Таким образом, когда миллионы польских DP еще только возвращались на родину, навстречу им устремились потоки их еврейских соотечественников, которые заняли только что освободившиеся места в лагерях. Исход польских евреев активно поощряло находившееся в Лондоне польское правительство в изгнании, а также еврейская организация «Бриха» («Бегство»), занимавшаяся переправкой евреев из Восточной Европы в подмандатную Палестину. Целью этой организации было побудить как можно больше евреев-DP переехать в Израиль, чтобы оказать серьезное давление на американцев и заставить их добиться у британцев снятия запрета на переселение евреев в Палестину.[67]
Бегство польских евреев в Германию относится к числу самых потрясающих миграций в то сложное время, прошедшее под знаком изгнаний и депортаций. Искать прибежища не где-нибудь, а в стране нацистов было для многих евреев еще и тяжелым моральным испытанием, на которое они решались лишь потому, что оккупированная Бавария была в их глазах уже не немецкой, а американской. И все же восточноевропейские евреи на удивление быстро сориентировались и адаптировались в стране своих поверженных врагов. Свой главный лагерь они устроили в мюнхенском районе Богенхаузен. Там, рядом с улицей Мёльштрассе, неподалеку от черного рынка, возник маленький торговый центр из сотни дощатых ларьков, многим напоминавший канувший в Лету базар на улице Налевки в Варшаве. В этих ларьках можно было приобрести шоколад, кофе, дамские чулки, морфий и любые консервы – почти все это из запасов оккупационных войск.
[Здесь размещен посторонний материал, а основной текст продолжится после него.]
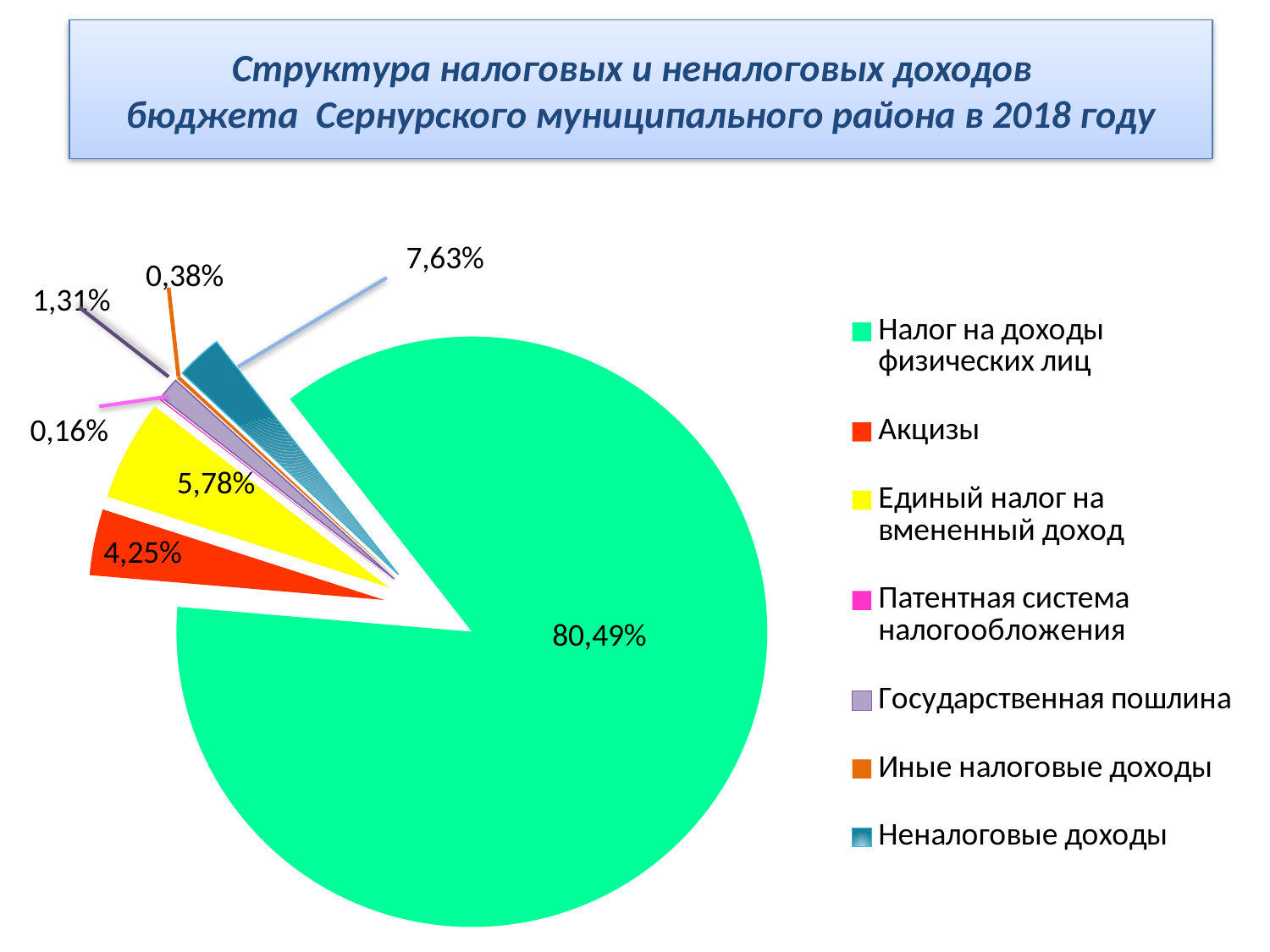
What is the value shown for Акцизы? 4,25% How many categories does the legend list? 7 What is the value shown for Единый налог на вмененный доход? 5,78% What share of the pie does Налог на доходы физических лиц have? 80,49% What is the value shown for Неналоговые доходы? 7,63% What is the difference between the shares of Неналоговые доходы and Акцизы? 3,38% Which category has the smallest slice of the pie? Патентная система налогообложения Which category has the largest slice of the pie? Налог на доходы физических лиц What is the value shown for Государственная пошлина? 1,31% What colour is the slice for Иные налоговые доходы? Orange What type of chart is shown on the slide? Pie chart Which is larger, Акцизы or Единый налог на вмененный доход? Единый налог на вмененный доход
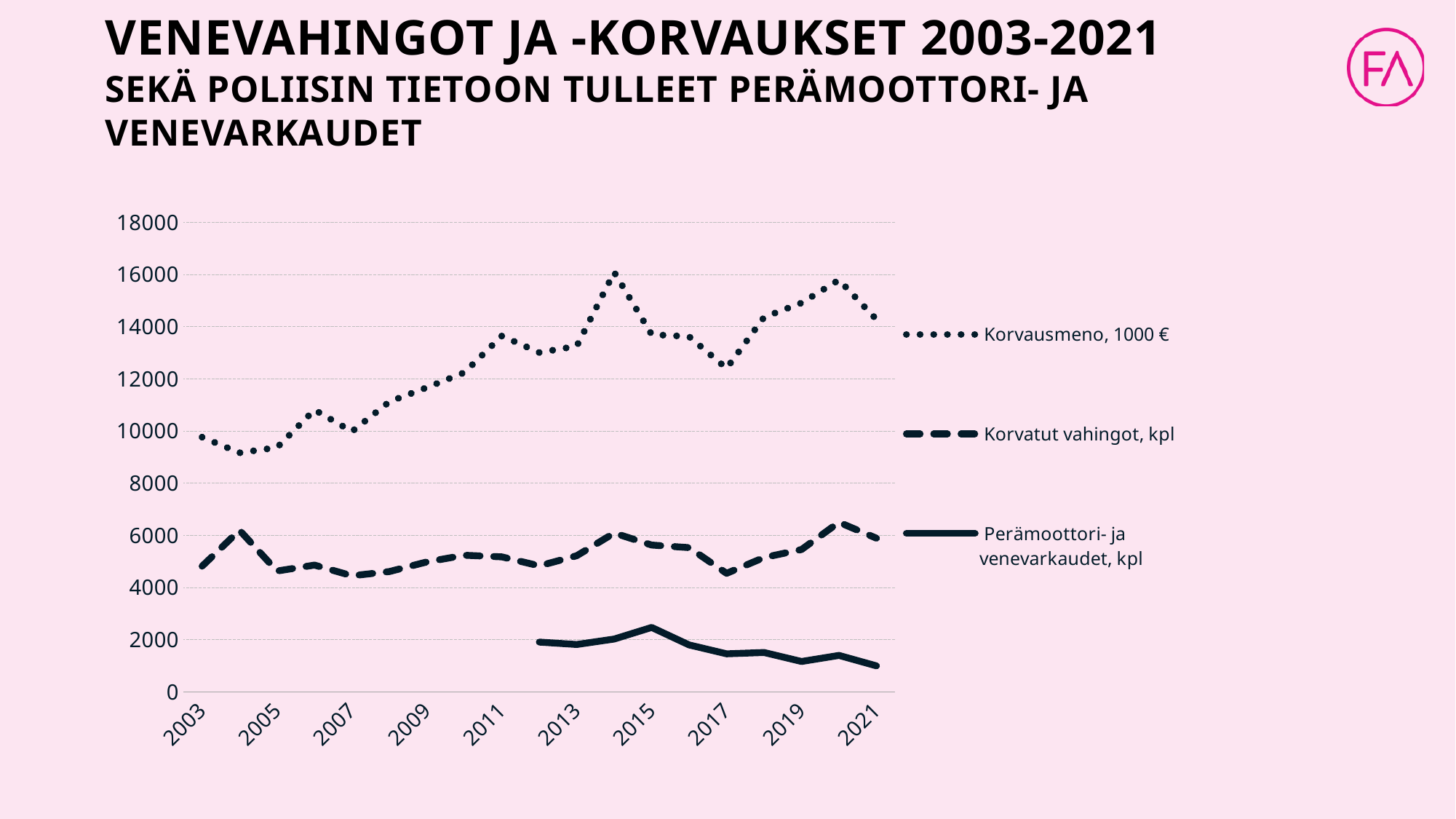
How many series does the legend list? 3 Is the value of Perämoottori- ja venevarkaudet, kpl in 2015 greater or less than 2000? greater What kind of chart is shown on the slide? line chart Does Perämoottori- ja venevarkaudet, kpl rise or fall from 2015 to 2021? fall Is the value of Korvausmeno, 1000 € in 2003 greater or less than 12000? less How many year labels are shown on the x axis? 10 Is the value of Korvatut vahingot, kpl in 2021 greater or less than 8000? less Which is larger for Korvausmeno, 1000 €: the value in 2014 or the value in 2017? 2014 In which year is Perämoottori- ja venevarkaudet, kpl at its highest? 2015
Мюнхенцы были и рады этому явлению, и в то же время неприятно поражены: они в меру сил участвовали в этой торговле, старались извлечь максимум выгоды и все же постоянно чувствовали себя обделенными, как это бывает на любом черном рынке.[68]
На Мёльштрассе бок о бок с немецкими спекулянтами торговали греки, венгры и чехи, но главную скрипку в этом оркестре играли польские евреи. Их обвиняли во всех смертных грехах. Людей в кафтанах и с пейсами мюнхенцы раньше видели только на нацистских карикатурах, и их реакция на этих «персонажей» была весьма далека от искреннего радушия. Один современник воспоминал: «Довоенные евреи, которые здесь жили, были очень умными, вежливыми, необыкновенно приветливыми и благородными людьми. Те же, что приехали сюда после войны, не имели с ними ничего общего; среди них было полно разного рода проходимцев». «Довоенные» евреи стали теперь «хорошими» евреями, которым многие были бы рады, а новые – «плохими», которые всех только раздражали. Это были, как писал один мюнхенец, вовсе не те, что подвергались преследованиям, а, скорее, «отбросы общества, подонки, выродки и оборванцы, которых никто никуда не угонял, которые сами, просто не желая трудиться, притащились сюда из Восточной Европы – многие даже нелегально – и хозяйничают как у себя дома».[69]